Thursday, May 28, 2020

Making a Record during a Pandemic





I'm constitutionally unable to sit still. In times like these, that comes in handy. Some folks are a little on edge whether because of boredom or frustration or anger.

I figure it's a good time to get projects done.

The beauty of DIY is you're not stuck as you would be if you've been recording at someone's studio and are now locked out and waiting for the ok to restart. The downside is you have no excuse to put it off, and it will be calling you as you sit on the couch asking why you're not fixing the guitar part or recording the lead vocal because the scratch vocal sucks!

Because I don't like how I sound right now, ok? Stop bugging me.

I bring that up only because I've got ONE song that's been kicking my butt. The rest of the tune is finished, sounds good, and is tired of waiting for me to get it together. My answer was to move onto another song (which went without a hitch. Figures, right?) 

The other thing that DIY gives you is the ability to hone your sound, which is both important and misunderstood.

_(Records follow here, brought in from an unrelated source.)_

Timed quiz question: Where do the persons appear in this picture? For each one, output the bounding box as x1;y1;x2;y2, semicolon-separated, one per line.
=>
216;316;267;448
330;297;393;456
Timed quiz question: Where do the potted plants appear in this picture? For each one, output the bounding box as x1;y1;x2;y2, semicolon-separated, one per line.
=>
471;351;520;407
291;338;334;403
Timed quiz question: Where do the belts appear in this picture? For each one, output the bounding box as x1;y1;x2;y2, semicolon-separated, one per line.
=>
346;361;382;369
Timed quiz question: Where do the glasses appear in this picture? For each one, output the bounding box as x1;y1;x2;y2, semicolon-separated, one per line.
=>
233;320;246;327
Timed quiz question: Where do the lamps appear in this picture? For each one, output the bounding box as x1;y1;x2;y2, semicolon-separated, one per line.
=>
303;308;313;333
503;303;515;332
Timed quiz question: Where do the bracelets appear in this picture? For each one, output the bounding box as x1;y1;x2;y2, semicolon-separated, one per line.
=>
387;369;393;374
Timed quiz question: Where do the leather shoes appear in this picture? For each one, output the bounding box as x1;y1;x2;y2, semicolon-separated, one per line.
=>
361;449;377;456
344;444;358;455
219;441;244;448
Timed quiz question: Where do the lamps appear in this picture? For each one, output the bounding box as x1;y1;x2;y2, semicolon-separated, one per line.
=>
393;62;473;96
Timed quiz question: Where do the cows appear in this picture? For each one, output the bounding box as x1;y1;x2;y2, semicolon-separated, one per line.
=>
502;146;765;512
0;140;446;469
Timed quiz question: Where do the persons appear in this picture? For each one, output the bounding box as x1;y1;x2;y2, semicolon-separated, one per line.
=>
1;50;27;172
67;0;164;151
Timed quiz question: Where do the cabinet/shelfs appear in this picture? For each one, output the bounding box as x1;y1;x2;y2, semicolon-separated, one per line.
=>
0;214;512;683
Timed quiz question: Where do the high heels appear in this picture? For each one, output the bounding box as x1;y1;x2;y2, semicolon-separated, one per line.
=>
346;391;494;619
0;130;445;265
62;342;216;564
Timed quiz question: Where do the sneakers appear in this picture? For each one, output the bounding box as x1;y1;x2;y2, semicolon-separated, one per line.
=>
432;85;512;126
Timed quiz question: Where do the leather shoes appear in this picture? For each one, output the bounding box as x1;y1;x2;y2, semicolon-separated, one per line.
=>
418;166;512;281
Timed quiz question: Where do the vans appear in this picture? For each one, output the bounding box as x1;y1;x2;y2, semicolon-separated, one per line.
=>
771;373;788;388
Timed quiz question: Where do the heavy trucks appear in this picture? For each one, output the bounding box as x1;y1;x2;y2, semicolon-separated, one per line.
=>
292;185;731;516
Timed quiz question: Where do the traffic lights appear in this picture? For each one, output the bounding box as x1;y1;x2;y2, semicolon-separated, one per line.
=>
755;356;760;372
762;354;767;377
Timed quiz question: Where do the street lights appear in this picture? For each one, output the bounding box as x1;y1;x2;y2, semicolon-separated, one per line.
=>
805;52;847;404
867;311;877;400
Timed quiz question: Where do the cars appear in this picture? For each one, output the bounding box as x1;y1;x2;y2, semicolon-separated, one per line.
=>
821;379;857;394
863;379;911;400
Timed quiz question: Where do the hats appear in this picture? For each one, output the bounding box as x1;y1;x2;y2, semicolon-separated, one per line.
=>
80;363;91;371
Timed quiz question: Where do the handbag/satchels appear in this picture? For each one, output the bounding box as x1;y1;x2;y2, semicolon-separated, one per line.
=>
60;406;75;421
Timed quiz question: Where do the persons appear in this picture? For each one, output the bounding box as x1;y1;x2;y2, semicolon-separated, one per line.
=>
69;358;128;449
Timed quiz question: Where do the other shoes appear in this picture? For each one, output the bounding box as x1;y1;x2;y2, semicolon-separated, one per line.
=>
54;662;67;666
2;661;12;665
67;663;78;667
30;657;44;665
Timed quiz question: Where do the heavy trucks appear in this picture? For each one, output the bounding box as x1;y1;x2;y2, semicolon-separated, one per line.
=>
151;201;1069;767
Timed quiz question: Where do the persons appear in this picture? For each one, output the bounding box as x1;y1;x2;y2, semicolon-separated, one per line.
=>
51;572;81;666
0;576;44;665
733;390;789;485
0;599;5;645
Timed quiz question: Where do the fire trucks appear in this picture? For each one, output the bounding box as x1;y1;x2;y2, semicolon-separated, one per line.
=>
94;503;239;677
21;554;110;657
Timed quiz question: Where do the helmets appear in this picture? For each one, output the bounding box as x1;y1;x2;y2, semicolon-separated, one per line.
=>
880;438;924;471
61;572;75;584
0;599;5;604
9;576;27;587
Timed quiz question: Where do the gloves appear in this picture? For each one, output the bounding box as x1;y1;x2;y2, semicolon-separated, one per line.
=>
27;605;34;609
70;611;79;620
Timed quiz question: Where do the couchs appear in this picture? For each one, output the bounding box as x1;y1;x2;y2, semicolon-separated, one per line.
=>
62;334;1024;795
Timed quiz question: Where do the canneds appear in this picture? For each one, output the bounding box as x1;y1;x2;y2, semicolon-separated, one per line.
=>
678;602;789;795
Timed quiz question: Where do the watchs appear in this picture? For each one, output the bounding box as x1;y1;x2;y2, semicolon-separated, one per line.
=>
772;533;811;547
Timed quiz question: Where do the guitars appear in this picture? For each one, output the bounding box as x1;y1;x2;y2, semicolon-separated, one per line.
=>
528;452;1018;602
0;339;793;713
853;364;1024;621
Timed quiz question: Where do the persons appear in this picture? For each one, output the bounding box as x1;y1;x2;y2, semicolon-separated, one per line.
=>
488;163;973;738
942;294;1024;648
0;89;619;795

Perhaps the biggest is that you have to sound like a record maee at a big time studio with every resource available. You will not sound like that. You just won't. And recording software has its own sound, though people will argue that, but if you're using plug-ins versus using outboard gear like guitars and keyboards, then you're using the sound signature that they created, and there's nothing wrong with that if you like the sound.

Finally, I go by the simple rule that so long as it's clean and as clear as you want-can the voices and instruments be heard-then it's fine. Will there be comments or criticism? Always, but that's the norm, and like all creative ventures you won't please everyone.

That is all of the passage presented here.